Route information
- Length: 105.3 km (65.4 mi)

Major junctions
- From: Km 114.4 of I-1, Krapchene
- To: Km 101.0 of I-3, Dolni Dabnik

Location
- Country: Bulgaria
- Towns: Byala Slatina, Knezha, Iskar, Dolni Dabnik

Highway system
- Highways in Bulgaria;

= II-13 road (Bulgaria) =

Road in Bulgaria

Republican Road II-13 (Републикански път II-13) is a 2nd class road in northwestern Bulgaria, running in general direction west–east through the territory of Montana, Vratsa and Pleven Provinces. Its length is 105.5 km.

== Route description ==
The road starts at Km 114.4 of the first class I-1 road in the village of Krapchene in Montana Province just east of the provincial center Montana and heads east through the western Danubian Plain.
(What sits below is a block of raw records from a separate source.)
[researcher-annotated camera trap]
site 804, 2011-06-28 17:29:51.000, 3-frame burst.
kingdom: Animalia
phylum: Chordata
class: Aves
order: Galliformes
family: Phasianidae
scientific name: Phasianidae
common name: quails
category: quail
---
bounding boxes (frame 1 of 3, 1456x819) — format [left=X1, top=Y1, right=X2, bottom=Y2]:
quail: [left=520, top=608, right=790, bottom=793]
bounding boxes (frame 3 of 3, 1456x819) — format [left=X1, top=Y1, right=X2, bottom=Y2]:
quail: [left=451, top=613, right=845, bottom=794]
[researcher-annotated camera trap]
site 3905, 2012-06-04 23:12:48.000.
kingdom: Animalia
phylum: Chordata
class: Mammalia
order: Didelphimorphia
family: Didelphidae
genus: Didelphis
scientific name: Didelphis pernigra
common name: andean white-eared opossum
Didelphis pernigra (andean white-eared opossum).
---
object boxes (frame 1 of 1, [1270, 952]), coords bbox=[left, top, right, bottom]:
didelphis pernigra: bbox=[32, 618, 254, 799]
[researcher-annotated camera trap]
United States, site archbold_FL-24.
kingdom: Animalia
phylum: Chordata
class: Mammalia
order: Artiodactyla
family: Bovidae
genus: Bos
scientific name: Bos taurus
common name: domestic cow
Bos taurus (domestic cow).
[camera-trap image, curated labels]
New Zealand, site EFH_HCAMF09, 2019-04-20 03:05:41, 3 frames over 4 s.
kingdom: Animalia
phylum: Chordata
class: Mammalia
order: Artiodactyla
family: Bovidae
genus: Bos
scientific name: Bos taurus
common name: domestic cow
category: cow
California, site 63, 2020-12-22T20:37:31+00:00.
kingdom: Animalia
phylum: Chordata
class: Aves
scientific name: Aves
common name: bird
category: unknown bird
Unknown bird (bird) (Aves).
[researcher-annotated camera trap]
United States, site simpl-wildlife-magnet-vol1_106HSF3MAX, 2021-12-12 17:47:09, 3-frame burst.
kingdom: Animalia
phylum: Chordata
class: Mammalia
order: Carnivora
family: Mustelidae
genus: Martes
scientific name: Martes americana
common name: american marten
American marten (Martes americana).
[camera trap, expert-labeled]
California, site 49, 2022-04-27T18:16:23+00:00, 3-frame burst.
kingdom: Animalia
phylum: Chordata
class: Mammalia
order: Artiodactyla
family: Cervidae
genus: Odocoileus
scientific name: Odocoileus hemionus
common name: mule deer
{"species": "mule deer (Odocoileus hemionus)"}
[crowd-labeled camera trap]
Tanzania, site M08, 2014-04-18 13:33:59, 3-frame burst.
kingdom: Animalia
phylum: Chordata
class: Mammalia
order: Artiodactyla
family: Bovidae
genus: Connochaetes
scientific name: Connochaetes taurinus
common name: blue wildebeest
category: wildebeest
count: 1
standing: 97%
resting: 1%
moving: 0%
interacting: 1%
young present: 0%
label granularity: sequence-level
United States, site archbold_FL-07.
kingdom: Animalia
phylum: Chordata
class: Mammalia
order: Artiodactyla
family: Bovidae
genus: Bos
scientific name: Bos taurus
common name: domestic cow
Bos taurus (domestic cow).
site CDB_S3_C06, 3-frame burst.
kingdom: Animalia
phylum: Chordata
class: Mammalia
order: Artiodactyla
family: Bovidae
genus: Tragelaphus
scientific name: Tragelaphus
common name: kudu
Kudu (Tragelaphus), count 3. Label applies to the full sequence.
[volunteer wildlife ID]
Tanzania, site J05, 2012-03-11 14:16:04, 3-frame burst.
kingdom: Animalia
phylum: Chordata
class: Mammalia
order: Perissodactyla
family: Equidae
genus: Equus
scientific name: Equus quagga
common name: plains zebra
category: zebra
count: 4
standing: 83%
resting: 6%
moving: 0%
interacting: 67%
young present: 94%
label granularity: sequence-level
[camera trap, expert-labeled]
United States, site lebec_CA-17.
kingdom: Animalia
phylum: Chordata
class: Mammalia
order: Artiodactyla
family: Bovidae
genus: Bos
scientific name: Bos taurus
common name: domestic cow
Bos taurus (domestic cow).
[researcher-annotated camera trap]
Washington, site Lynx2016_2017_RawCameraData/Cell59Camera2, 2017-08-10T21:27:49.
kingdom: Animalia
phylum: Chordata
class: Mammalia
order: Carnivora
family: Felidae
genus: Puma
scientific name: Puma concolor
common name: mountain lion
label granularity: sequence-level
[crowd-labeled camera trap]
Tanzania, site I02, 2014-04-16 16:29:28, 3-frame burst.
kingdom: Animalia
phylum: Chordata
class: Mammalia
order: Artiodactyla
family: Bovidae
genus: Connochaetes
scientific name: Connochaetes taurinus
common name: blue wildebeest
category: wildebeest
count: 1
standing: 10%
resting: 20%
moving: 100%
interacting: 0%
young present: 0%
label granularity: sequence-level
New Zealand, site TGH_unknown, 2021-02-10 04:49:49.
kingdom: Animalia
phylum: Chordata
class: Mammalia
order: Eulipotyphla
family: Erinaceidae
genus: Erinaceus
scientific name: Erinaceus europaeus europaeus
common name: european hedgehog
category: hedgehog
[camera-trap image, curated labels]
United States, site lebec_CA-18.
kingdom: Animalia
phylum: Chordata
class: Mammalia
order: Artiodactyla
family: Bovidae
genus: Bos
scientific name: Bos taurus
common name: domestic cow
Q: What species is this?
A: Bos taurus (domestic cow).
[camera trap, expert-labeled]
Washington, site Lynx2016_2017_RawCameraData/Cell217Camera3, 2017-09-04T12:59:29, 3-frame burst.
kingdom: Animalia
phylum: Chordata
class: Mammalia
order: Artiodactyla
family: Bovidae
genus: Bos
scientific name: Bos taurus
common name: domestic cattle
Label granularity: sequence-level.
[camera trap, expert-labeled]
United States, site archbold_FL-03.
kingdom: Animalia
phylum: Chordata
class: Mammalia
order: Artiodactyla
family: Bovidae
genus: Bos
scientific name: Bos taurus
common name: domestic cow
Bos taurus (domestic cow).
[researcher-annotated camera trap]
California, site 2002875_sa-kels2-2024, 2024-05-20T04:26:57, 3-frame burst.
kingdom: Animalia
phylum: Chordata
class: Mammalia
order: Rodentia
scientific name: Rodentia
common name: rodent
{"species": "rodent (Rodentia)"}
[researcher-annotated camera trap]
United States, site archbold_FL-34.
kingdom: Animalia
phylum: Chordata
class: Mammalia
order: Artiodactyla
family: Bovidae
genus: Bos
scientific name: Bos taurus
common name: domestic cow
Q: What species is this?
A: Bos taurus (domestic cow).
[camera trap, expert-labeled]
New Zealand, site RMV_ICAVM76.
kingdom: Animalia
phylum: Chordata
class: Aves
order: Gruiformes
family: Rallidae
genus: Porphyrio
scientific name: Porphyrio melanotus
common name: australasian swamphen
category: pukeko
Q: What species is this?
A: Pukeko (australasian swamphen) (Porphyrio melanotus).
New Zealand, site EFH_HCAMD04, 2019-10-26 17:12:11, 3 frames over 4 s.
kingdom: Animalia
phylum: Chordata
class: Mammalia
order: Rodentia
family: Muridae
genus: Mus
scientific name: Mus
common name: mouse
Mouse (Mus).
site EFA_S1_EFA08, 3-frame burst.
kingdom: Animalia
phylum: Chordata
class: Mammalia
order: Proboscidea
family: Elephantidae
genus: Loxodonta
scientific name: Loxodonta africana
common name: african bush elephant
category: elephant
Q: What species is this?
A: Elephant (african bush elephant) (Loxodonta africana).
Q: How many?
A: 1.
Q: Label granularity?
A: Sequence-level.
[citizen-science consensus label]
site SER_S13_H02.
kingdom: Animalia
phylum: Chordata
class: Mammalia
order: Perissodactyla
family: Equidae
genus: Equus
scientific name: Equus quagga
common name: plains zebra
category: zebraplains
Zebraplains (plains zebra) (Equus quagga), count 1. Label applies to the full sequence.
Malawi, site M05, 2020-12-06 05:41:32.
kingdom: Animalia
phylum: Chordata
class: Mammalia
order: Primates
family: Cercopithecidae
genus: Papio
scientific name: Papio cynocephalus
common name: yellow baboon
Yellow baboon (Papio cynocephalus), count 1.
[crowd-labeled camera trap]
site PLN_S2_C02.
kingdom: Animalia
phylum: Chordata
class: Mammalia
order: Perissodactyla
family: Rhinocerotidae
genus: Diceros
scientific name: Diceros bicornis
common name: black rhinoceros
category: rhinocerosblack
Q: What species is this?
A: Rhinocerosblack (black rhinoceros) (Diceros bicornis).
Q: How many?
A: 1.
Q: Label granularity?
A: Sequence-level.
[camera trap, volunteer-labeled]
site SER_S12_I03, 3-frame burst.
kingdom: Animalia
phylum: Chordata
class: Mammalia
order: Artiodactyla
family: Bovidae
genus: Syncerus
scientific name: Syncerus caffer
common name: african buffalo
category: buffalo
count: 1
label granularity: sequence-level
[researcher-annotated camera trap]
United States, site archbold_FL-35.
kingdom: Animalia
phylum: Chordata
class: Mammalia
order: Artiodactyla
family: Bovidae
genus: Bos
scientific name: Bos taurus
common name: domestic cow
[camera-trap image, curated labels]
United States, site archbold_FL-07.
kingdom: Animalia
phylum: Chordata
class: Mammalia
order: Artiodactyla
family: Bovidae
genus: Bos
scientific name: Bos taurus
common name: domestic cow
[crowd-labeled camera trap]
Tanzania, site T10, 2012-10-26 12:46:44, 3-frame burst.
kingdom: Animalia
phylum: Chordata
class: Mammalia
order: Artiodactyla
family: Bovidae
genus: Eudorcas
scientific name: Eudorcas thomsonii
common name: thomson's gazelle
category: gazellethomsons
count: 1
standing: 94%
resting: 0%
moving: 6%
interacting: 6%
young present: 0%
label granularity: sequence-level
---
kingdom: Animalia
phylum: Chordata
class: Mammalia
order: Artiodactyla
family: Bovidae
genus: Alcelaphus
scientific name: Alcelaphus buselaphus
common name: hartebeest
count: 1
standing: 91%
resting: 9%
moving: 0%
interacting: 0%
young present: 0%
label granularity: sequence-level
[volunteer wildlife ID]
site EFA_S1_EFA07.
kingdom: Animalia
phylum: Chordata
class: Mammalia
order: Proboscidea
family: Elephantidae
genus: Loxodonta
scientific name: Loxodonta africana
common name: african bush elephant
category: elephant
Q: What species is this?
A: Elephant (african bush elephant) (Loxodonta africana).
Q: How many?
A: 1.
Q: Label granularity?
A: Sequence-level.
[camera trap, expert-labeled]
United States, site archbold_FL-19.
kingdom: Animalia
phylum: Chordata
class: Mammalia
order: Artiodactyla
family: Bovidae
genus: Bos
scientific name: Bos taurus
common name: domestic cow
It passes through the villages of Stubel and Lipen, enters Vratsa Procince, crosses the river Botunya, a left tributary of the Ogosta and reaches the town of Krivodol. The road then runs through the villages of Osen, Devene and Borovan, where it intersects with the second class II-15 road. It then crosses the town of Byala Slatina and the river Skat, and enters Pleven Province. There it passes through the town of Knezha, crosses the river Iskar, runs through the town of Iskar and reaches its terminus at Km 101.0 of the first class I-3 road east of the town of Dolni Dabnik.